À la veille du coup d’envoi, Thierry Henry a livré son analyse sans concession du plateau mondial. Deux nations en particulier retiennent son attention, loin des têtes d’affiche habituelles.
Henry sonde le terrain : « Plus que jamais, il y a de la densité »
À quelques heures du premier coup d’envoi de cette Coupe du Monde 2026, Thierry Henry a posé un regard de connaisseur sur le plateau des prétendants. L’ancien buteur des Bleus, aujourd’hui consultant, ne s’est pas contenté de citer les habituels favoris. Il a surtout insisté sur l’équilibre inédit de cette édition à 48 équipes.
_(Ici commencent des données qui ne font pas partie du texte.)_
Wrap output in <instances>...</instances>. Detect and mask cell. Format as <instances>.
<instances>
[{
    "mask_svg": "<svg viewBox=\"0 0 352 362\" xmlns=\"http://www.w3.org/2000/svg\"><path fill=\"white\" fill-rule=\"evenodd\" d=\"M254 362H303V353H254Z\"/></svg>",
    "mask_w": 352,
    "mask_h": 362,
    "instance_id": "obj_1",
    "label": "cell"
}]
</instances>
« Je pense que plus que jamais il y en a pas mal cette année. Beaucoup plus que les années précédentes », a-t-il analysé. Une densité qui, selon lui, rend le tournoi imprévisible et ouvert à des surprises de taille.
La Norvège : l’outsider européen que Henry suit depuis 18 mois
Le premier nom sorti de sa bouche n’a pas frappé les tribunes d’une Coupe du Monde depuis longtemps. La Norvège pourtant, Henry la surveille de près. « Ça fait plus d’un an et demi que j’en parle », a-t-il rappelé, citant des éliminatoires qu’il juge « impressionnants ».
Cette conviction n’est pas feinte. Le sélectionneur norvégien a bâti une équipe compacte autour d’un duo offensif de premier plan. Erling Haaland et Martin Ødegaard portent des ambitions qui dépassent le simple fait de participer. Pour un parieur, la Norvège représente une value intéressante : le marché la sous-estime encore, focalisé sur les noms historiques, alors que son collectif a montré une cohérence rare en préparation.
Le Sénégal : l’Afrique dans le viseur dès avant la CAN
Le second choix d’Henry confirme son antennae tactique. Le Sénégal figurait déjà dans ses analyses « avant la Coupe d’Afrique », a-t-il précisé. Une vision qui place la formation d’Aliou Cissé au rang des prétendants sérieux, pas seulement des équipes sympathiques.
Les Lions de la Téranga arrivent avec un effectif équilibré, mêlant expérience européenne et solidité défensive. Leur parcours sur le continent a servi de répétition. Pour les bookmakers, le Sénégal oscille entre outsider africain et trouble-fête potentiel d’un groupe relevé. Henry semble pencher pour la seconde hypothèse.
Les artistes du ballon : Yamal, Mbappé, Olise… « Le football est très bien »
Sur le registre du spectacle pur, Henry a esquissé un portrait de génération. Lamine Yamal, Kylian Mbappé, Michael Olise : trois noms, trois styles, une même promesse de moments exceptionnels. « Tous ces dribbleurs, beaux à voir jouer », a-t-il savouré, avant de conclure avec un sourire audible : « Vraiment, le football est bien. Le football est très bien ! »
Cette liste n’est pas exhaustive. Henry a volontairement laissé filer d’autres talents, préférant le regard du spectateur à celui du pronostiqueur. « Moi j’aime les regarder », a-t-il simplement dit, refusant de se transformer en oracle.
« On a toujours une équipe qui va nous surprendre »
La phrase qui résume sa philosophie est aussi un avertissement pour les parieurs. Dans un tournoi élargi à 48 sélections, l’imprévu n’est pas l’exception, il est la règle. Henry le sait : il a vécu les deux faces de la médaille, celle du favori piégé et celle de l’outsider en feu.
Pour qui cherche des angles de value, cette analyse est précieuse. La Norvège et le Sénégal ne figurent pas dans le carré d’as des cotes, mais ils réunissent les ingrédients qui font les grands parcours : un collectif rodé, des leaders affutés, et cette confiance tranquille de ceux qui n’ont rien à perdre.
Pourquoi Henry refuse-t-il de donner un vainqueur ?
Il a expliqué son refus par une posture de spectateur. « Je ne suis pas dans ça », a-t-il tranché, préférant savourer le spectacle plutôt que de verrouiller une prédiction. Cette distance est aussi celle de l’ancien joueur qui sait qu’un Mondial se joue sur des détails.
La Norvège peut-elle vraiment créer l’exploit ?
Son parcours éliminatoire et la forme de ses deux stars offensives en font une menace crédible. Le piège, pour elle, sera le passage aux matches à élimination directe, où l’expérience des grandes nations pèse lourd.
Ce qu’il faut retenir
Thierry Henry a dessiné une carte du Mondial 2026 qui échappe aux clichés. Ses deux outsiders, Norvège et Sénégal, méritent une attention de tous les instants pour qui lit le tournoi avec l’œil du parieur. Son refus de désigner un vainqueur, loin d’une posture lassée, traduit surtout la conviction que cette édition sera ouverte jusqu’au bout.